__EXERCISE TEXT__
CoDatMo Liverpool & UNINOVE models (slow ODE implementation and Trapezoidal Solver)

Great I’ll do that. I showed the LCT and Erlang Distributions and the whole idea to an epidemiologist and she got all excited. We are exploring this using Liverpool’s model with Brazil’s data.

It makes sense. I’ll explore how the sub-states are populated using either a fixed beta or a varying weekly beta. Thanks!

So I’ve got another, slightly related question:

In principle, the Liverpool model could have been run daily from scratch. Was this done? Or were you able to exploit information from previous runs?

Maybe @s.maskell can tell me something about that? (Or tag someone that can).

Thanks!

@Funko_Unko: We’ve been running the model on each of 100 (ish) CCGs every day since mid-2020 (modulo server downtime etc). If we do that by re-fitting the model every day, we waste a lot of computation. @alphillips has therefore written a little adjunct to Stan that uses importance sampling to enable the samples for one day to be used for another. This saves us some computation and enables us to run more fits on a fixed computational resource. We could put that somewhere (eg on the CODATMO github pages) if others would find it useful.

__DATA EXTRACT__

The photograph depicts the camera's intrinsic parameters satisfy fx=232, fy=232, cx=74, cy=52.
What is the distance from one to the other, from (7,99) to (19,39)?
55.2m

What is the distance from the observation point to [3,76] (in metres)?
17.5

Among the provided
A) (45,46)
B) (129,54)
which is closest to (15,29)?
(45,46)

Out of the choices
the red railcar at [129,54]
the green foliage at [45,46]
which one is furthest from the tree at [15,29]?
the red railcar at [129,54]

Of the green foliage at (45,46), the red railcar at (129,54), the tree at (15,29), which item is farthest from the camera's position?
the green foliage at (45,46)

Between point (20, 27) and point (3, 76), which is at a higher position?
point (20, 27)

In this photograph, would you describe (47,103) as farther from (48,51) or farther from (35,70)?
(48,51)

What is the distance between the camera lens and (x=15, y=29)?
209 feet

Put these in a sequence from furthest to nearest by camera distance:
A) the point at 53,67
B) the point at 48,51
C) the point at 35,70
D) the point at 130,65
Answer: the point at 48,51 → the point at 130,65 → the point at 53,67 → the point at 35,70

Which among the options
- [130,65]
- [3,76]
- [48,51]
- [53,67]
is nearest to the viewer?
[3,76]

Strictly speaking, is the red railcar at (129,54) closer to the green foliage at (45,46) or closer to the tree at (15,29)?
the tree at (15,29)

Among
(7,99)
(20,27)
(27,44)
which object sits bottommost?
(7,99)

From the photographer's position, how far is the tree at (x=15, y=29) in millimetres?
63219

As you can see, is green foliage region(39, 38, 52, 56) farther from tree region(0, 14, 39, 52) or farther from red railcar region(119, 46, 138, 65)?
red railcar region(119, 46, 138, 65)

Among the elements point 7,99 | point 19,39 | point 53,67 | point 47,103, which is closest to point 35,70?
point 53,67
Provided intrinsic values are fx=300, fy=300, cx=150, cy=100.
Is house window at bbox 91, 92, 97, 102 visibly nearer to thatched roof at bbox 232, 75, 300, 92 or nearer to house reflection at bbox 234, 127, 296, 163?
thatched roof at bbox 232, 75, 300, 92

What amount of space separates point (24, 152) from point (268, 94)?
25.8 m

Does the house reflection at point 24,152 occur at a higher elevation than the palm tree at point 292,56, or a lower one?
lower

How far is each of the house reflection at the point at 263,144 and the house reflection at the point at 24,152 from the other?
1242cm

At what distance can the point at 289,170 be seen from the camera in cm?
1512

__TO DO__
[a] Decide whether each statement below agrees with the forum thread about the Liverpool model. Answer yes or no for each, and quote the words of the thread that decide it. (i) The model has been run on about 100 CCGs every day since mid-2020. (ii) Re-fitting the model every day saves computation. (iii) The adjunct to Stan uses importance sampling.
[b] List every username that appears after an @ sign in the forum thread about the Liverpool model.

__TASK-BY-TASK RESULTS__
[a]
(i) Yes: "We’ve been running the model on each of 100 (ish) CCGs every day since mid-2020"
(ii) No: "If we do that by re-fitting the model every day, we waste a lot of computation."
(iii) Yes: "uses importance sampling to enable the samples for one day to be used for another"

[b]
@s.maskell
@Funko_Unko
@alphillips